Nachhaltigkeitsziel 15 - Leben an Land

Das Nachhaltigkeitsziel 15 - Leben an Land.

Termine:

26.07.2019, 12.00 Uhr   Heimischer Wald ist in Gefahr:
                                                 Rundgang mit dem Verband der Waldbauern,
                                                 Hof Meier zu Beerentrup, Wilberger Straße 60, 32760 Detmold

Artikel zum Termin:        "Klimawandel bedroht unsere Walder"

Kein anderes Nachhaltigkeitsziel können wir gerade in ländlichen Regionen besser beobachten und Änderungen feststellen, als das Leben an Land. Intakte Ökosysteme sind die Grundlage für Leben auf der Erde und eine nachhaltige Entwicklung. Sie dienen einer Vielzahl an Arten als Lebensraum, versorgen uns mit Nahrungsmitteln, liefern sauberes Wasser und saubere Luft. Sind sie gestört, treibt das viele Menschen in Hunger, Armut und Flucht, führt zu Umweltkatastrophen, gefährdet unser Klima und bedroht unsere künftige Rohstoffversorgung. Weltweit stehen durch das rasante Wachstum und die fortschreitende Industrialisierung viele Ökosysteme auf der Kippe.

In Deutschland spüren gerade unsere Wälder die veränderten Wettersituationen. Langanhaltende Trockenphasen schwächen die Abwehrkräfte der Bäume und führen zu Schädlingsbefall bis hin zum Absterben. Immer wieder geraten größere Waldgebiete in Brand und bedrohen dabei auch Siedlungsgebiete. Wir merken heute schon die Auswirkungen des Klimawandels direkt vor Ort. Zukünftig werden wir neue Lösungsansätze für die Bewirtschaftung der Wälder benötigen. Beispielsweise können klimaresistentere fremdländische Baumarten als Ergänzung zu unseren Hauptbaumarten eingebracht werden. Denn Wälder sind ein wichtiger Kohlenstoffspeicher und gleichzeitig Zuhause und Lebensraum für eine Vielzahl von Tieren und Pflanzen. 

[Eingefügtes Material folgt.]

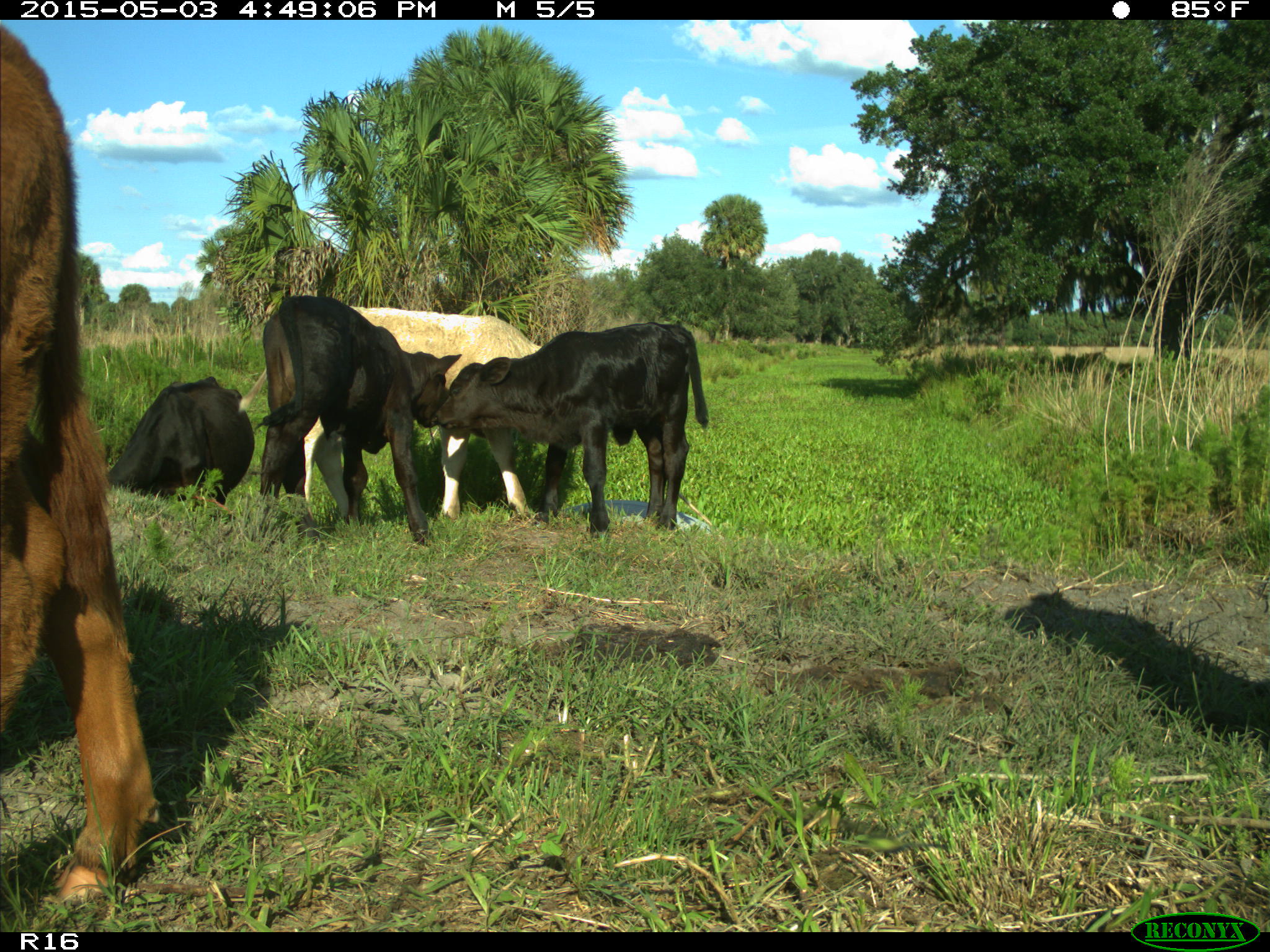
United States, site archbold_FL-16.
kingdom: Animalia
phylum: Chordata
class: Mammalia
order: Artiodactyla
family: Bovidae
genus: Bos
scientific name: Bos taurus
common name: domestic cow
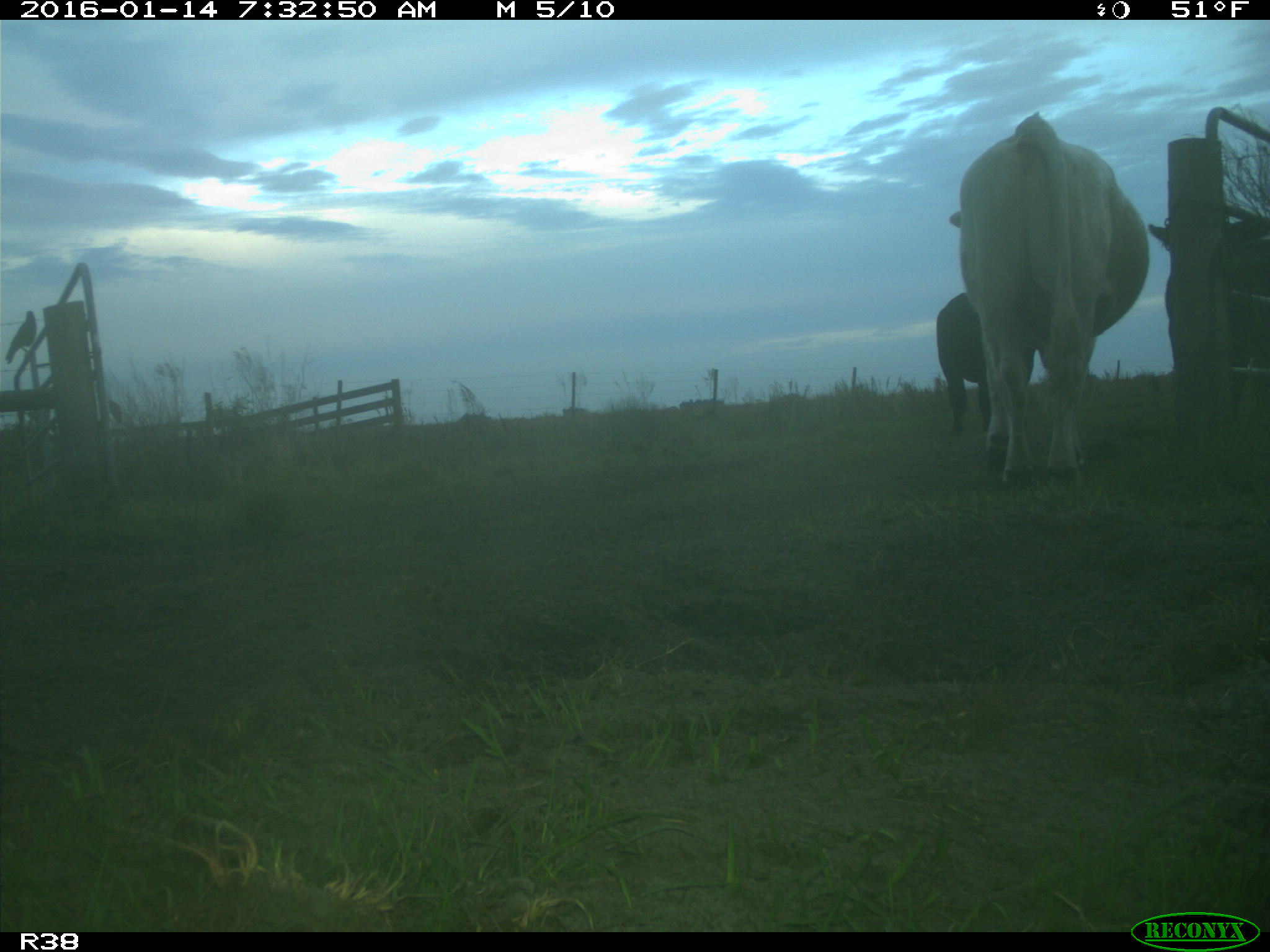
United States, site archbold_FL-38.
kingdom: Animalia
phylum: Chordata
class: Mammalia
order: Artiodactyla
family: Bovidae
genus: Bos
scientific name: Bos taurus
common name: domestic cow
Bos taurus (domestic cow).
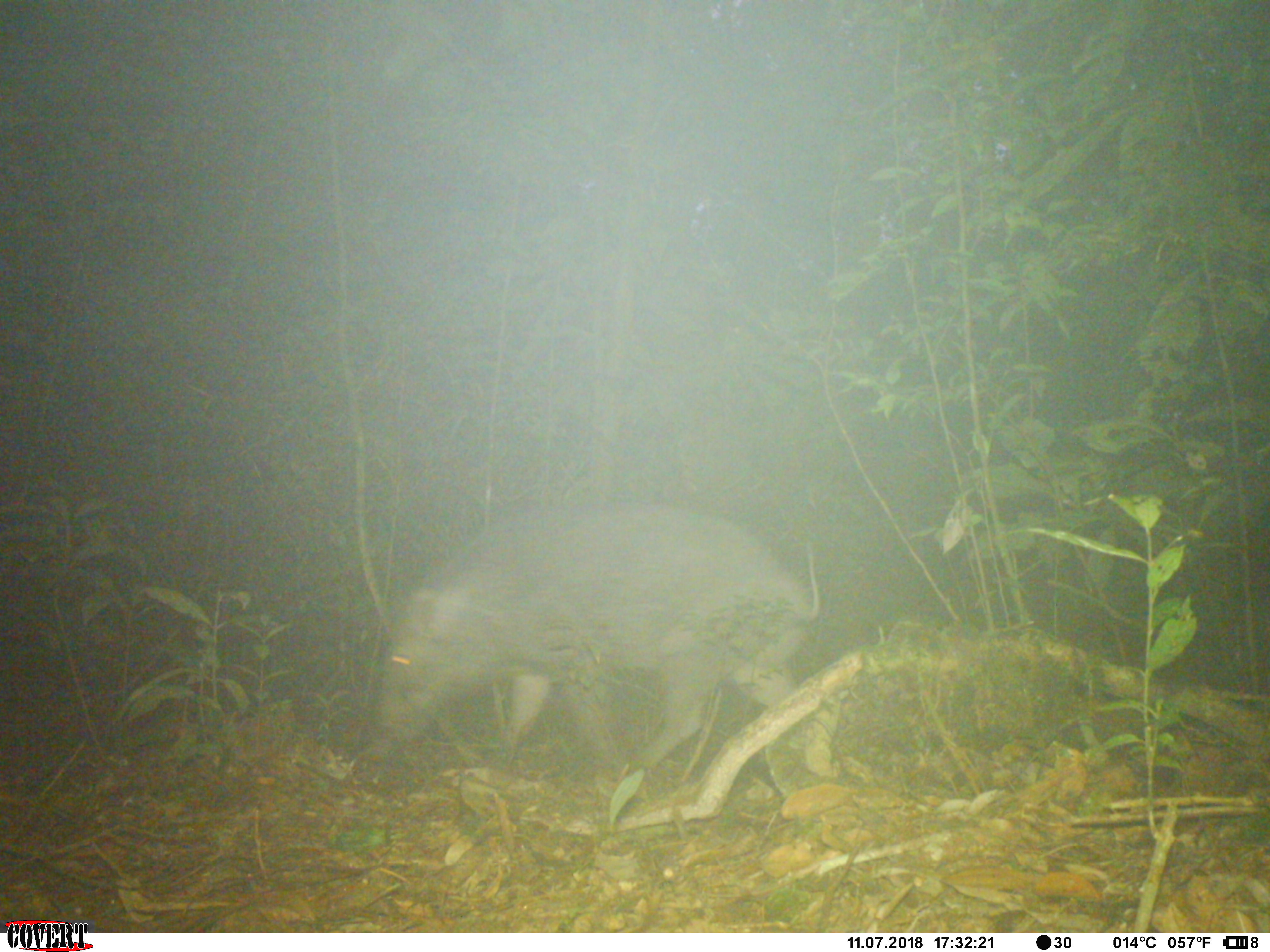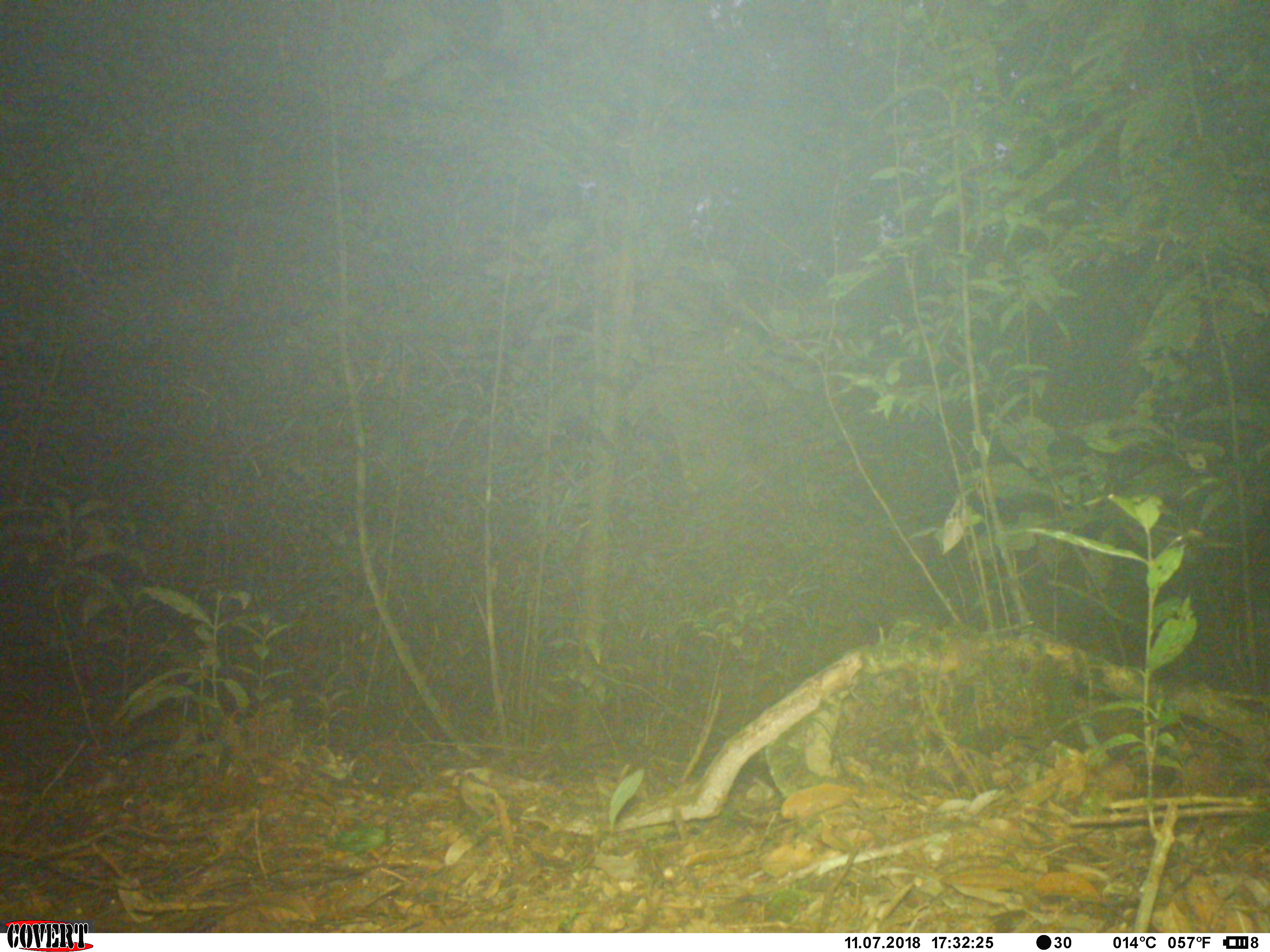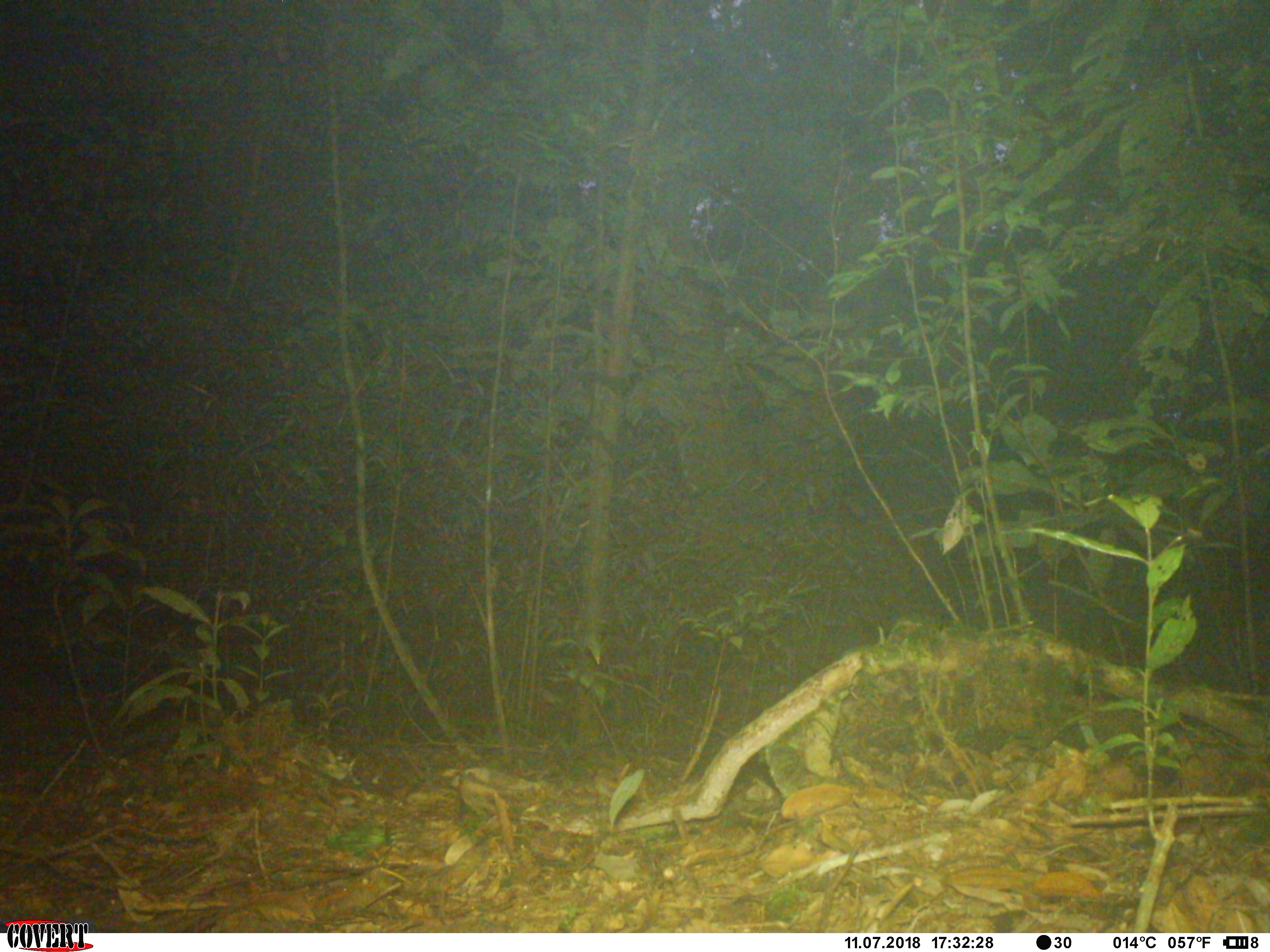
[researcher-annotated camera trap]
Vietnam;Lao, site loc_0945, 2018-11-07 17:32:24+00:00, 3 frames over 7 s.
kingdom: Animalia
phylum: Chordata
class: Mammalia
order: Artiodactyla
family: Suidae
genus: Sus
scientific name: Sus scrofa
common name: eurasian wild pig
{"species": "eurasian wild pig (Sus scrofa)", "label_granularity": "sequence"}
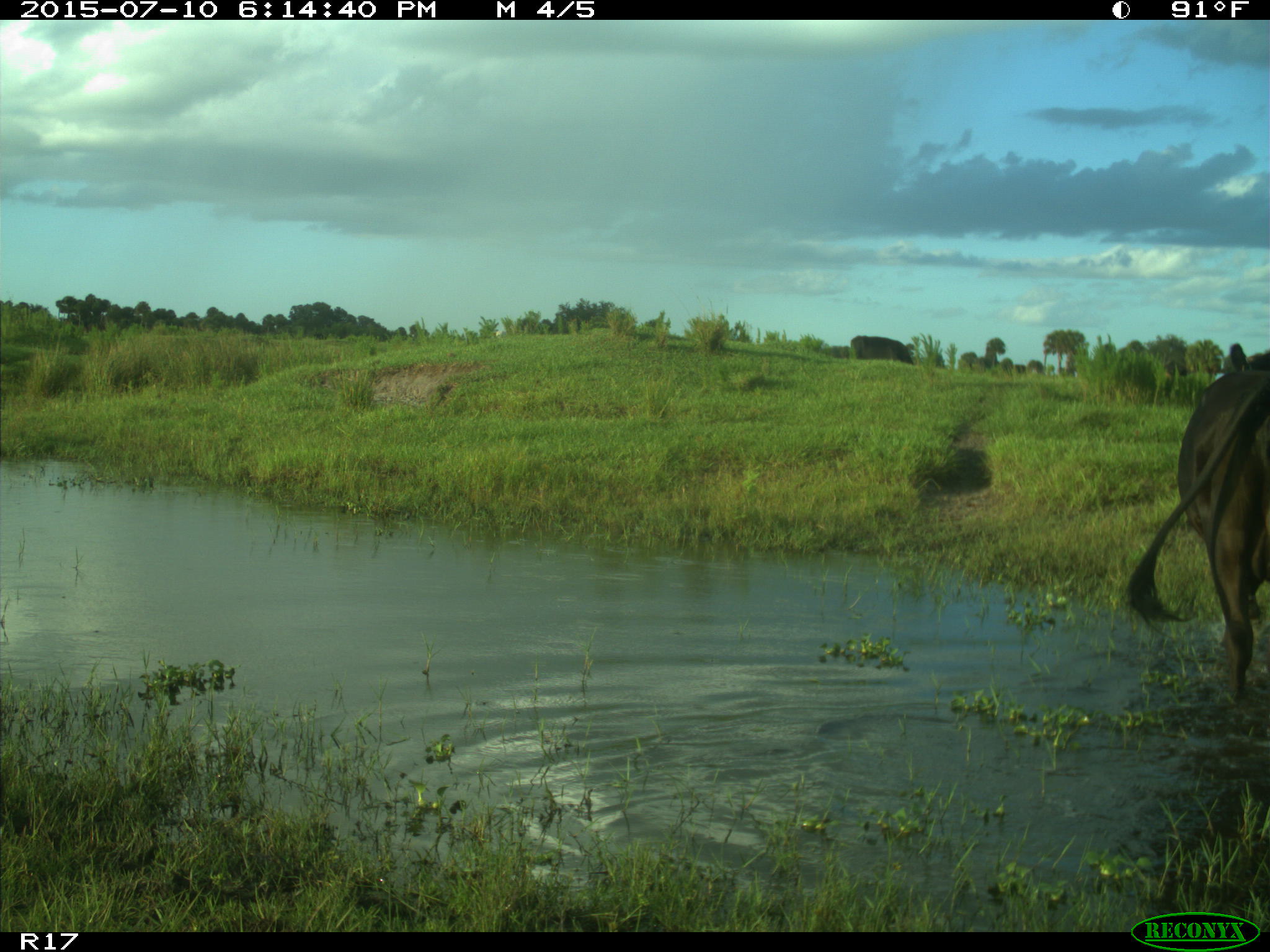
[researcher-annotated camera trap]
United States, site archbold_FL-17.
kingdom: Animalia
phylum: Chordata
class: Mammalia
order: Artiodactyla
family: Bovidae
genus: Bos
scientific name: Bos taurus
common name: domestic cow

Eine nachhaltige Nutzung unserer natürlichen Ressourcen geht nur Hand in Hand mit biologischer Vielfalt, Bodenschutz und einem politischen Rahmen, der Nutzung und Schutz aufeinander abstimmt statt gegeneinander auszuspielen.

Deutschland investiert in Artenschutz weltweit
Auf dem Pariser Klimagipfel 2015 hat Deutschland gemeinsam mit Norwegen und Großbritannien vereinbart, für den Zeitraum 2015 bis 2020 insgesamt fünf Milliarden US-Dollar für die Verringerung von Emissionen aus Entwaldung und Verschlechterung des Zustands der Wälder auszugeben. Deutschland beteiligt sich mit 500 Millionen Euro. 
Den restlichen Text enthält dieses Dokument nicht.